The Atacama Cosmology Telescope: High-resolution component-separated maps across one-third of the sky

Kavli Affiliate: Toshiya Namikawa

| First 5 Authors: William R. Coulton, Mathew S. Madhavacheril, Adriaan J. Duivenvoorden, J. Colin Hill, Irene Abril-Cabezas

| Summary:

Observations of the millimeter sky contain valuable information on a number
of signals, including the blackbody cosmic microwave background (CMB), Galactic
emissions, and the Compton-$y$ distortion due to the thermal Sunyaev-Zel’dovich
(tSZ) effect. Extracting new insight into cosmological and astrophysical
questions often requires combining multi-wavelength observations to spectrally
isolate one component. In this work, we present a new arcminute-resolution
Compton-$y$ map, which traces out the line-of-sight-integrated electron
pressure, as well as maps of the CMB in intensity and E-mode polarization,
across a third of the sky (around 13,000 sq.~deg.). We produce these through a
joint analysis of data from the Atacama Cosmology Telescope (ACT) Data Release
4 and 6 at frequencies of roughly 93, 148, and 225 GHz, together with data from
the textit{Planck} satellite at frequencies between 30 GHz and 545 GHz.
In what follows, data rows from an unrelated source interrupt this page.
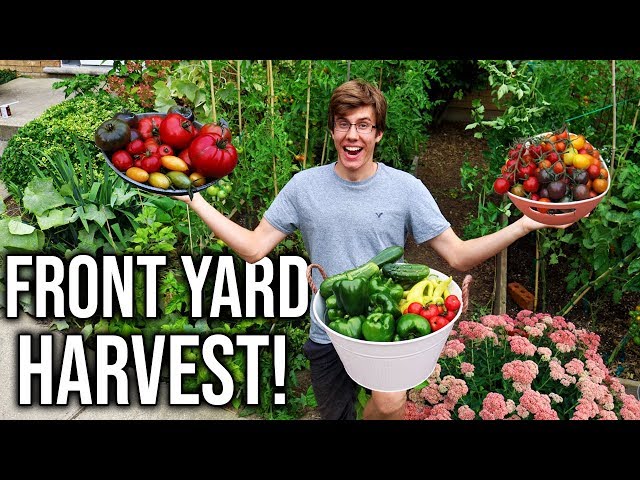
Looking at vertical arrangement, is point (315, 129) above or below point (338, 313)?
above

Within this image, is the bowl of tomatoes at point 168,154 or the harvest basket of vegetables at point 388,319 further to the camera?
the bowl of tomatoes at point 168,154

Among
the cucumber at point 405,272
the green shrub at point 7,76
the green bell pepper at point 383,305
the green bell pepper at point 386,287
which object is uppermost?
the green shrub at point 7,76

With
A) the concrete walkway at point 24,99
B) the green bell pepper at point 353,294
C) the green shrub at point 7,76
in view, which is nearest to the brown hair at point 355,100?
the green bell pepper at point 353,294

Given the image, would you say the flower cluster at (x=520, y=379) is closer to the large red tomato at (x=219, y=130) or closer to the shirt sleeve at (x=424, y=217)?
the shirt sleeve at (x=424, y=217)

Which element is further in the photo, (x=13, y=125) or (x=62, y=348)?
(x=13, y=125)

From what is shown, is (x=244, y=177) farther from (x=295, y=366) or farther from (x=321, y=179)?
(x=321, y=179)

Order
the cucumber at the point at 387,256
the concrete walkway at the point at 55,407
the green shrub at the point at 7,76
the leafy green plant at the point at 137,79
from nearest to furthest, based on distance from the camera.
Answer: the cucumber at the point at 387,256, the concrete walkway at the point at 55,407, the leafy green plant at the point at 137,79, the green shrub at the point at 7,76

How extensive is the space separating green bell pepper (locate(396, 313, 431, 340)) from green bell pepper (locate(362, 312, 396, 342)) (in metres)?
0.03

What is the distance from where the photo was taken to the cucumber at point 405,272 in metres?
2.17

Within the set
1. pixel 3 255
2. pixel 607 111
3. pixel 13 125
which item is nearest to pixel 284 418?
pixel 3 255

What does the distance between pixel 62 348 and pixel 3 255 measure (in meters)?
0.67

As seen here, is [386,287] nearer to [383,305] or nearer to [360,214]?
[383,305]

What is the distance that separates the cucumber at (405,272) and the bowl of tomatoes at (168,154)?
2.16 ft

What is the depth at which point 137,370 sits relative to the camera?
327 cm
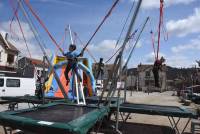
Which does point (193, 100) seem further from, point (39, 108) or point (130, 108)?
point (39, 108)

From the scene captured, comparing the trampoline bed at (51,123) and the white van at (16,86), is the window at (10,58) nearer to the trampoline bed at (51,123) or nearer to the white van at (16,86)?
the white van at (16,86)

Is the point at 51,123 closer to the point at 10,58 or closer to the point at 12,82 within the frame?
the point at 12,82

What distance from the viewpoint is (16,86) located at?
735 inches


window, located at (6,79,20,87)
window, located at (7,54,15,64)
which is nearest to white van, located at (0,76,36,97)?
window, located at (6,79,20,87)

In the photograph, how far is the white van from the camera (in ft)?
58.2

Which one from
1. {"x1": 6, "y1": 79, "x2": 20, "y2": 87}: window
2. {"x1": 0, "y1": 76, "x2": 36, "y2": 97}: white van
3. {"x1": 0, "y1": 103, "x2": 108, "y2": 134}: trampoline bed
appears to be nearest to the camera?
{"x1": 0, "y1": 103, "x2": 108, "y2": 134}: trampoline bed

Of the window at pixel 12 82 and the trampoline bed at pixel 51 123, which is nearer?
the trampoline bed at pixel 51 123

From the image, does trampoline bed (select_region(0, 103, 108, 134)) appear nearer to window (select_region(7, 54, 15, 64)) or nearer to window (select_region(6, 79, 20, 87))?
window (select_region(6, 79, 20, 87))

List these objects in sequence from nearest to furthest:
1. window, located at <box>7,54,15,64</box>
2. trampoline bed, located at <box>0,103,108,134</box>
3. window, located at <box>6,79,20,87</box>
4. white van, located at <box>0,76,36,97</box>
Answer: trampoline bed, located at <box>0,103,108,134</box>, white van, located at <box>0,76,36,97</box>, window, located at <box>6,79,20,87</box>, window, located at <box>7,54,15,64</box>

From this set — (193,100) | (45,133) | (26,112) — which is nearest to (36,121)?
(45,133)

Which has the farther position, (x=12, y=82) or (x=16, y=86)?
(x=16, y=86)

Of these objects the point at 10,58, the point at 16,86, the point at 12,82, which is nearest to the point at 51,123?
the point at 12,82

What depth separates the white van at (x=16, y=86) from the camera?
58.2 ft

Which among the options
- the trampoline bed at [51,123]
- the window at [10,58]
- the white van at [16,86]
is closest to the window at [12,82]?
the white van at [16,86]
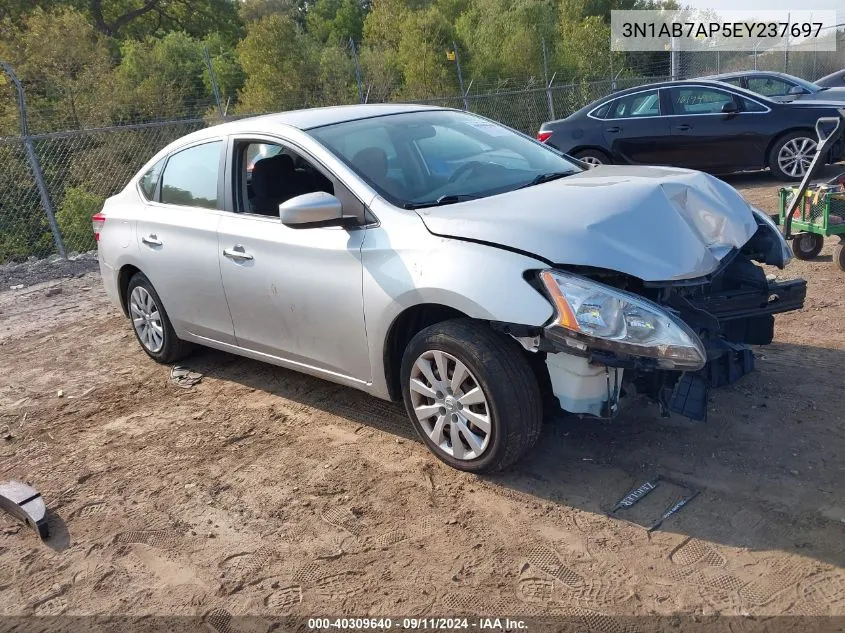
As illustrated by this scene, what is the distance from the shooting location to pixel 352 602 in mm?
2895

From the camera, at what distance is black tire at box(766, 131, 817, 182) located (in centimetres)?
1044

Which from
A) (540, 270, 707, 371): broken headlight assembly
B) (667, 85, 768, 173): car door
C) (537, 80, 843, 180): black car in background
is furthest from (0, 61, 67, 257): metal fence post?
(540, 270, 707, 371): broken headlight assembly

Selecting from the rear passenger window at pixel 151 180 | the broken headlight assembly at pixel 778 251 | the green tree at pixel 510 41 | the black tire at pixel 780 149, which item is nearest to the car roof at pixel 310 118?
the rear passenger window at pixel 151 180

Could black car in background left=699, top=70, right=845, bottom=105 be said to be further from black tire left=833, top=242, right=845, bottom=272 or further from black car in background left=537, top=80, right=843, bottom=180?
black tire left=833, top=242, right=845, bottom=272

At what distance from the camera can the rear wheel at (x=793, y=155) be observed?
1046cm

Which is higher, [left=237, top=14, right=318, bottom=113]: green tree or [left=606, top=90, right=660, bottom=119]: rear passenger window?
[left=237, top=14, right=318, bottom=113]: green tree

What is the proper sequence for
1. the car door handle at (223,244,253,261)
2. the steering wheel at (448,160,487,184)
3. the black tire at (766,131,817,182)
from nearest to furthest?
the steering wheel at (448,160,487,184) < the car door handle at (223,244,253,261) < the black tire at (766,131,817,182)

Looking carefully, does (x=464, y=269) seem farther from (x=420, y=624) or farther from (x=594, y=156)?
(x=594, y=156)

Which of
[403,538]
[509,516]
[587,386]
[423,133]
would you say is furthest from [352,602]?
[423,133]

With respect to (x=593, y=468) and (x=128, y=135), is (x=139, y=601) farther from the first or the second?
(x=128, y=135)

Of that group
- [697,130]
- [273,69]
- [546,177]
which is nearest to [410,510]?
[546,177]

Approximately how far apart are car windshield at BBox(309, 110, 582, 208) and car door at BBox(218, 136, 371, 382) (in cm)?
23

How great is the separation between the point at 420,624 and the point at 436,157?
8.27 ft

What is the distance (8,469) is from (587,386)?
129 inches
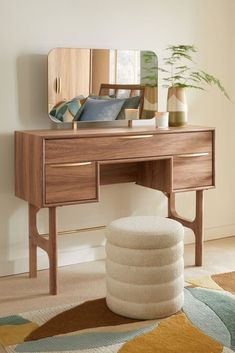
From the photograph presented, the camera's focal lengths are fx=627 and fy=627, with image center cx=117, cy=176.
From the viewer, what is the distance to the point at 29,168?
11.2ft

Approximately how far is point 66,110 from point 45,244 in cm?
81

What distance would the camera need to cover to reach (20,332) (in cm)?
286

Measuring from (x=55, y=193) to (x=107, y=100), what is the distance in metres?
0.80

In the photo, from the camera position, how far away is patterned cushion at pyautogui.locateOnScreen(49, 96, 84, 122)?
367 cm

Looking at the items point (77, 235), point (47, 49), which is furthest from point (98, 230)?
point (47, 49)

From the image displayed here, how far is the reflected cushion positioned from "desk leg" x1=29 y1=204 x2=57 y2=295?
806 millimetres

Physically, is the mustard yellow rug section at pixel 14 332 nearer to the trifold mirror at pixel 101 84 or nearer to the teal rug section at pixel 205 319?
the teal rug section at pixel 205 319

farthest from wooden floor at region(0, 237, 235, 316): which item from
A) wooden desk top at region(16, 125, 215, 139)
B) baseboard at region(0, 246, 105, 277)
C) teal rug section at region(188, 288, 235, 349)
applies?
wooden desk top at region(16, 125, 215, 139)

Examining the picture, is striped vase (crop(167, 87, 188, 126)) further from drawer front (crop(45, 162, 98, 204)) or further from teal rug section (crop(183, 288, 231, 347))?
teal rug section (crop(183, 288, 231, 347))

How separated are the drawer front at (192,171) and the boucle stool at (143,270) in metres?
0.72

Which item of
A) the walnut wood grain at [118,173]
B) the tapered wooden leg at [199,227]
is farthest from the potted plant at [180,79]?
the tapered wooden leg at [199,227]

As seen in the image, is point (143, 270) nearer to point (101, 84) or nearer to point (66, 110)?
point (66, 110)

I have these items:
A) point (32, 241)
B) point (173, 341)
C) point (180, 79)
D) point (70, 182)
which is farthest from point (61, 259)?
point (180, 79)

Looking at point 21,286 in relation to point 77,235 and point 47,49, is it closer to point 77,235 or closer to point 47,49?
point 77,235
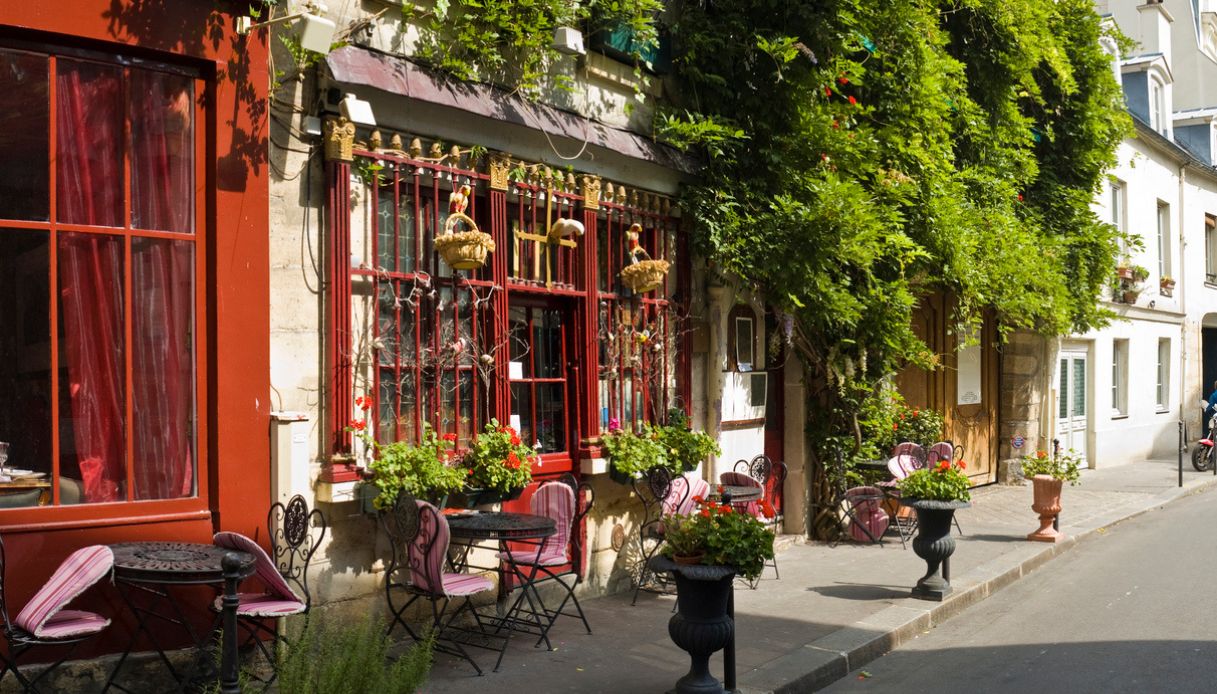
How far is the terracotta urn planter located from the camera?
445 inches

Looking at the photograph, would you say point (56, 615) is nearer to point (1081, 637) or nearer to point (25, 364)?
point (25, 364)

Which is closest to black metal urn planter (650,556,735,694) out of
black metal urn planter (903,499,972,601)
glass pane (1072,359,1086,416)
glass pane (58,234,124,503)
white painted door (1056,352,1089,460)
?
glass pane (58,234,124,503)

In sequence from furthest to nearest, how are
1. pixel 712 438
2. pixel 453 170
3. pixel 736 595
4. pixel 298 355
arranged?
pixel 712 438, pixel 736 595, pixel 453 170, pixel 298 355

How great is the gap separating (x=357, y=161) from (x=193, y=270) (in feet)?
4.17

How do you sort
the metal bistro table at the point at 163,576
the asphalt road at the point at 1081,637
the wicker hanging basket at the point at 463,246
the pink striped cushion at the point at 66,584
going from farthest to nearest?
the wicker hanging basket at the point at 463,246 < the asphalt road at the point at 1081,637 < the metal bistro table at the point at 163,576 < the pink striped cushion at the point at 66,584

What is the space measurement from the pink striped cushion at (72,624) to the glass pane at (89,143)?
1988mm

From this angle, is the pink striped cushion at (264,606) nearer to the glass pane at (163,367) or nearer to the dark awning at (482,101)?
the glass pane at (163,367)

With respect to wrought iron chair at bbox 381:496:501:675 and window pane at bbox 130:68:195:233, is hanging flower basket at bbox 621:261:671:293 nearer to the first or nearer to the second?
wrought iron chair at bbox 381:496:501:675

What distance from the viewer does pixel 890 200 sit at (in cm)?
1074

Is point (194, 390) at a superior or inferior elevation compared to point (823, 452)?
superior

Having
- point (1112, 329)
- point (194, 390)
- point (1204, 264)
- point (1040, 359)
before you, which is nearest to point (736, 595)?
point (194, 390)

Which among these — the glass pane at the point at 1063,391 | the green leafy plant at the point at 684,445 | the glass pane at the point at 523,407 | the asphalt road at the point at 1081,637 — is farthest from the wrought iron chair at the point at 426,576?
the glass pane at the point at 1063,391

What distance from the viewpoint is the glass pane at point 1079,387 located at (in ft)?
63.1

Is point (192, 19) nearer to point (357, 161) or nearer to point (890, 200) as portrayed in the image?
point (357, 161)
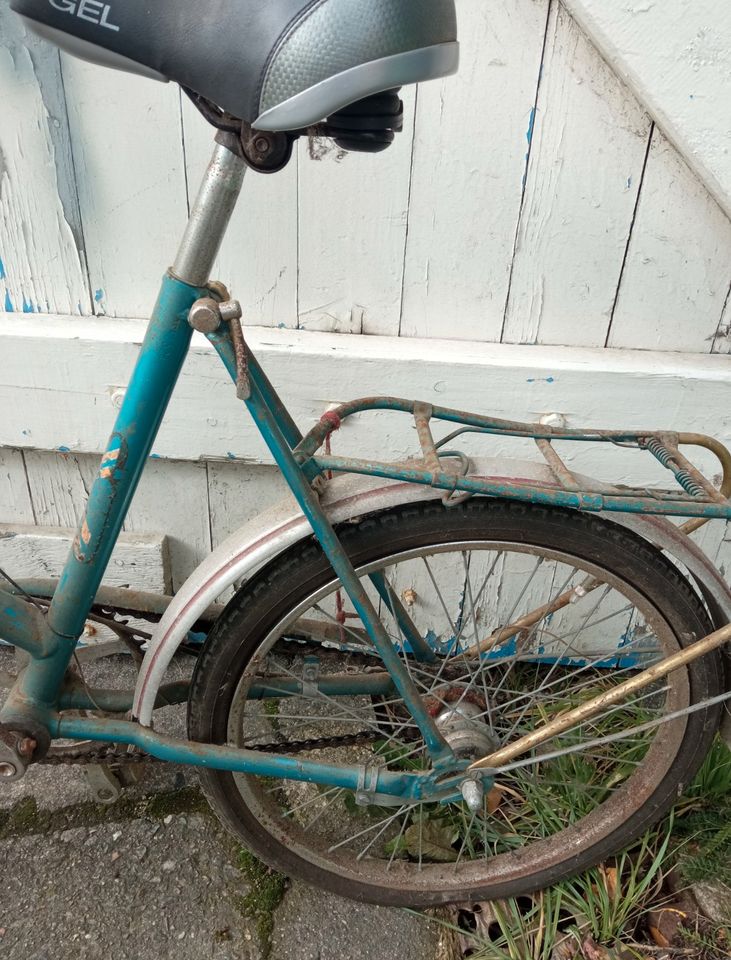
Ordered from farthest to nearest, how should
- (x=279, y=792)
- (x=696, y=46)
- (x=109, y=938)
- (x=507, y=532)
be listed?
(x=279, y=792), (x=109, y=938), (x=696, y=46), (x=507, y=532)

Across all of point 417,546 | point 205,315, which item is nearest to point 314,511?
point 417,546

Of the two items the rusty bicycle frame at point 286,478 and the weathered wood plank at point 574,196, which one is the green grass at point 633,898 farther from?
the weathered wood plank at point 574,196

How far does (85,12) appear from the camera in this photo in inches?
27.6

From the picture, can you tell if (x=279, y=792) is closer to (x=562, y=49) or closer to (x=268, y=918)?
(x=268, y=918)

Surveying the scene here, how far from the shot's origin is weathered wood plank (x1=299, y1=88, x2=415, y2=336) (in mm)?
1288

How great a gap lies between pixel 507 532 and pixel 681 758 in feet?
1.80

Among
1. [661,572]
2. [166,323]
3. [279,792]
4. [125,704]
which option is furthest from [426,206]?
[279,792]

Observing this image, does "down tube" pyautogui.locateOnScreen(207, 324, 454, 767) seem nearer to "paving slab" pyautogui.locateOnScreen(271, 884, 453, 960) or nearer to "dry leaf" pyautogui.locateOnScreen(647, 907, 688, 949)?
"paving slab" pyautogui.locateOnScreen(271, 884, 453, 960)

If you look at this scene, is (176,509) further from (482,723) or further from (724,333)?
(724,333)

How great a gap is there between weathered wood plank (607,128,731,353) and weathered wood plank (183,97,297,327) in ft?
2.16

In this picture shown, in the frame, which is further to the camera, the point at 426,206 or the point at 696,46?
the point at 426,206

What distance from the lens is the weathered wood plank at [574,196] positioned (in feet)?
4.02

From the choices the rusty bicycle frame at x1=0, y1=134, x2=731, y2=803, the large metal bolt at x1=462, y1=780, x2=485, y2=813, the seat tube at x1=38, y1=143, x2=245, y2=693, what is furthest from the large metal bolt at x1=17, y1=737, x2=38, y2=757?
the large metal bolt at x1=462, y1=780, x2=485, y2=813

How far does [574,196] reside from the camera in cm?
131
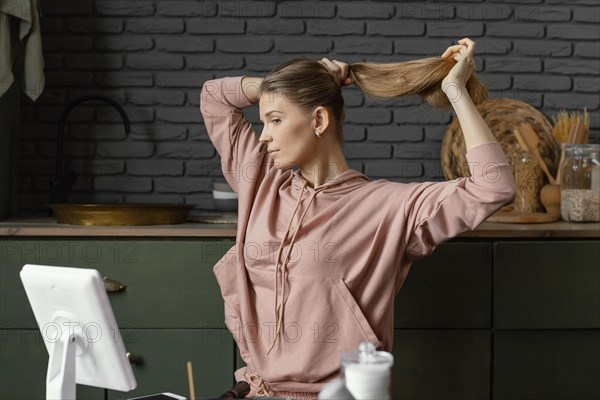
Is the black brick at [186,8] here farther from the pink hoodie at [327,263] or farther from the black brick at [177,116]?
the pink hoodie at [327,263]

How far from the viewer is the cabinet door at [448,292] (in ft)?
7.80

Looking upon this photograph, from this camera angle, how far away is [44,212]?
116 inches

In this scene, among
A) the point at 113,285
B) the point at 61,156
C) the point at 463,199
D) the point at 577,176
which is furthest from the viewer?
Answer: the point at 61,156

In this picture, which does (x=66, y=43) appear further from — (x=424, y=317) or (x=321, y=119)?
(x=424, y=317)

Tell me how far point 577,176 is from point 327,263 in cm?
120

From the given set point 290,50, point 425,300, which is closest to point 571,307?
point 425,300

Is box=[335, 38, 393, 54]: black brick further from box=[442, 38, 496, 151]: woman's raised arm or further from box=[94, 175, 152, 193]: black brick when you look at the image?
box=[442, 38, 496, 151]: woman's raised arm

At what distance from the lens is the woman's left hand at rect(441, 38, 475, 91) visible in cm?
182

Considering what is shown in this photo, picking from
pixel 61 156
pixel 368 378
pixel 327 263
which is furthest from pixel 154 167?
pixel 368 378

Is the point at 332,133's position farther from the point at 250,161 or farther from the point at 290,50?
the point at 290,50

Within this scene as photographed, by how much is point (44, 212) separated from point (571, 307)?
191 centimetres

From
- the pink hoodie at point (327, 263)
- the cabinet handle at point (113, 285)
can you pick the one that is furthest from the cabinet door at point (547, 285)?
the cabinet handle at point (113, 285)

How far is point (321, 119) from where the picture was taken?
6.15 ft

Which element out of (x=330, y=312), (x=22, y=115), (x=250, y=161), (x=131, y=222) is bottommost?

We
present detailed verification of an internal linear combination pipeline
implemented in a needlet frame that allows us to efficiently suppress Galactic
contamination and account for spatial variations in the ACT instrument noise.
These maps provide a significant advance, in noise levels and resolution, over
the existing textit{Planck} component-separated maps and will enable a host of
science goals including studies of cluster and galaxy astrophysics, inferences
of the cosmic velocity field, primordial non-Gaussianity searches, and
gravitational lensing reconstruction of the CMB.